LSNMO was prepared by sol–gel (S–G) using La(NO3)3·6H2O, Sr(NO3)2, Mn(NO3)2 (50%), Nd(NO3)3·6H2O as raw materials. All chemicals used are the Aladdin brand with ≥ 99.5% purity. The raw material was first dissolved in deionized water with hot stirring at 358 K until a wet gel was formed. Citric acid and ethylene glycol were then added to the solution as complexing and polymerizing agents. The formed wet gel was dried at 394 K for 12 h to obtain a dry gel, which was then placed in a muffle furnace for heat treatment (in order to remove organic matter). Finally, the powder was sintered in a muffle furnace at 1173 K for 12 h to obtain LSNMO.

--------------------

Challenge a =
Answer these from the LSNMO preparation text, marking each answer (i), (ii), (iii):
(i) At what temperature was the raw material stirred in deionized water?
(ii) For how long was the wet gel dried to make a dry gel?
(iii) At what temperature was the powder sintered?

Entries =
--------------------

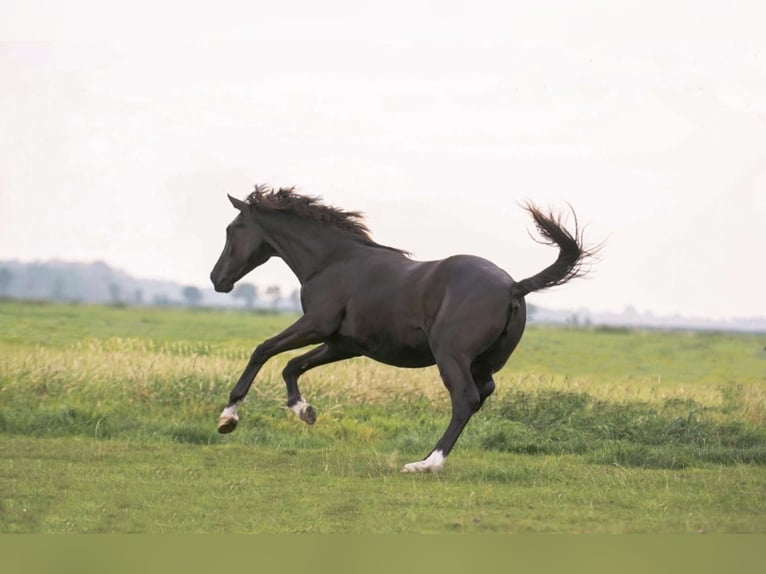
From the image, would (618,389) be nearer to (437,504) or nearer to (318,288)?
(318,288)

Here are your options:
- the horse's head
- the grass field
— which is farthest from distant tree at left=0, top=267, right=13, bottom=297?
the horse's head

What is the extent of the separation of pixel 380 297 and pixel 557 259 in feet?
5.26

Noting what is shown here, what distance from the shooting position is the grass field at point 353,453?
8.24 m

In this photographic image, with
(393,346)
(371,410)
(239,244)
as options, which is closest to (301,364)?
(393,346)

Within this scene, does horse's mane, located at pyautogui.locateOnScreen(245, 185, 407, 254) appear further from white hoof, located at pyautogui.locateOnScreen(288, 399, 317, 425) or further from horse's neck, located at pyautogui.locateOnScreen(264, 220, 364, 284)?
white hoof, located at pyautogui.locateOnScreen(288, 399, 317, 425)

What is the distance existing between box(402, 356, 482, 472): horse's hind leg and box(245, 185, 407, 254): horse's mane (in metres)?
1.97

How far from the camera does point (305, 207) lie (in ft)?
38.1

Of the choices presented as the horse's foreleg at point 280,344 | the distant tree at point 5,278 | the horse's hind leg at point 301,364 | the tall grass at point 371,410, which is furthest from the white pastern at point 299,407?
the distant tree at point 5,278

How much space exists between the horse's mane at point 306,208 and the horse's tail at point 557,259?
1.89 meters

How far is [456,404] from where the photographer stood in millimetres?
9953

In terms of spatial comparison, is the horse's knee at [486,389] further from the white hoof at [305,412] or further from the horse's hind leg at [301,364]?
the white hoof at [305,412]

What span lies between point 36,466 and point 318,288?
2.91 meters

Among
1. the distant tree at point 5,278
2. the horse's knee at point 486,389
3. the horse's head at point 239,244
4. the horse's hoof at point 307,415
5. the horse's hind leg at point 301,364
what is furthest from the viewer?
the distant tree at point 5,278

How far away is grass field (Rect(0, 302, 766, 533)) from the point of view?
8242 mm
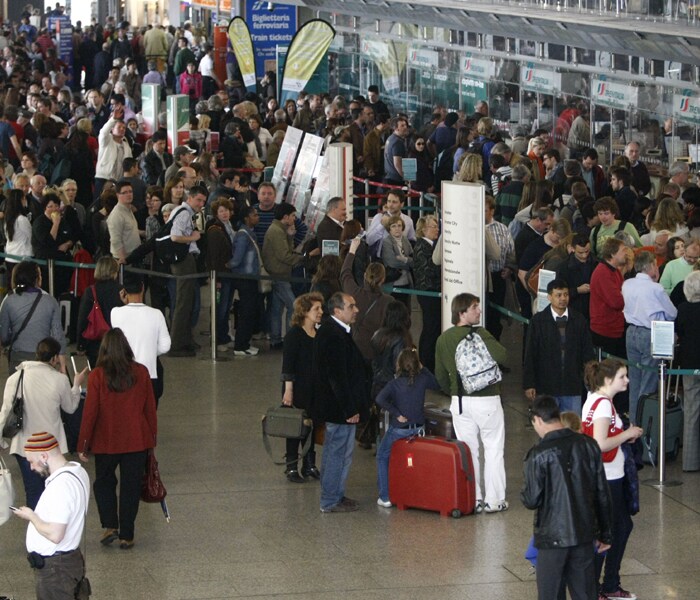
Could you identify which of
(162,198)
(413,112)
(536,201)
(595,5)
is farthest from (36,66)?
(536,201)

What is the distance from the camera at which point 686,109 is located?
19469 mm

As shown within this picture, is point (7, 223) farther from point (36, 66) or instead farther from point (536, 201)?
point (36, 66)

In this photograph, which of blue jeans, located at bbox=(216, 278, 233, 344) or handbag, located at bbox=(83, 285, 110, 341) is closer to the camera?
handbag, located at bbox=(83, 285, 110, 341)

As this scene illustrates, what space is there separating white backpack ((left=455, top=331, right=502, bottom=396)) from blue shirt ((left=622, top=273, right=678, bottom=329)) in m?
1.93

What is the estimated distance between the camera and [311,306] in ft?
36.8

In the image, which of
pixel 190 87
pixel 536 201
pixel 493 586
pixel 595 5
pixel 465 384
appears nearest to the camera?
pixel 493 586

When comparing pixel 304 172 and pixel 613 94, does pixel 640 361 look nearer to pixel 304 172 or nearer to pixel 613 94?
pixel 304 172

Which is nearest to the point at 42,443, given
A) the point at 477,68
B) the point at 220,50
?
the point at 477,68

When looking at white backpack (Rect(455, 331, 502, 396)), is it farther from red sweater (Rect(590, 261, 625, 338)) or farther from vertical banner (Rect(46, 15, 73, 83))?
vertical banner (Rect(46, 15, 73, 83))

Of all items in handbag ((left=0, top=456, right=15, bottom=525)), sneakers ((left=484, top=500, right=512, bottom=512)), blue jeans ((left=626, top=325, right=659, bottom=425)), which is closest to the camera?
handbag ((left=0, top=456, right=15, bottom=525))

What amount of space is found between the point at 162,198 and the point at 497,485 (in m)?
6.60

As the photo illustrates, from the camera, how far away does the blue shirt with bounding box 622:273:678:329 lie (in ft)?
39.2

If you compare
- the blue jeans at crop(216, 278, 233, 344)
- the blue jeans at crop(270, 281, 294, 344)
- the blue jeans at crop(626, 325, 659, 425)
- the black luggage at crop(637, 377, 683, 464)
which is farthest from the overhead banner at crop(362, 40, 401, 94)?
the black luggage at crop(637, 377, 683, 464)

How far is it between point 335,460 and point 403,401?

--------------------

Challenge b = List every line of the entries that contains the string "right".

Response a =
(i) 358 K
(ii) 12 h
(iii) 1173 K

Response b =
— which is farthest from distant tree at left=0, top=267, right=13, bottom=297?
As this scene illustrates, what space is there separating white backpack ((left=455, top=331, right=502, bottom=396)) from blue shirt ((left=622, top=273, right=678, bottom=329)) in m?
Of all items in handbag ((left=0, top=456, right=15, bottom=525)), sneakers ((left=484, top=500, right=512, bottom=512)), blue jeans ((left=626, top=325, right=659, bottom=425)), which is closest to the camera?
handbag ((left=0, top=456, right=15, bottom=525))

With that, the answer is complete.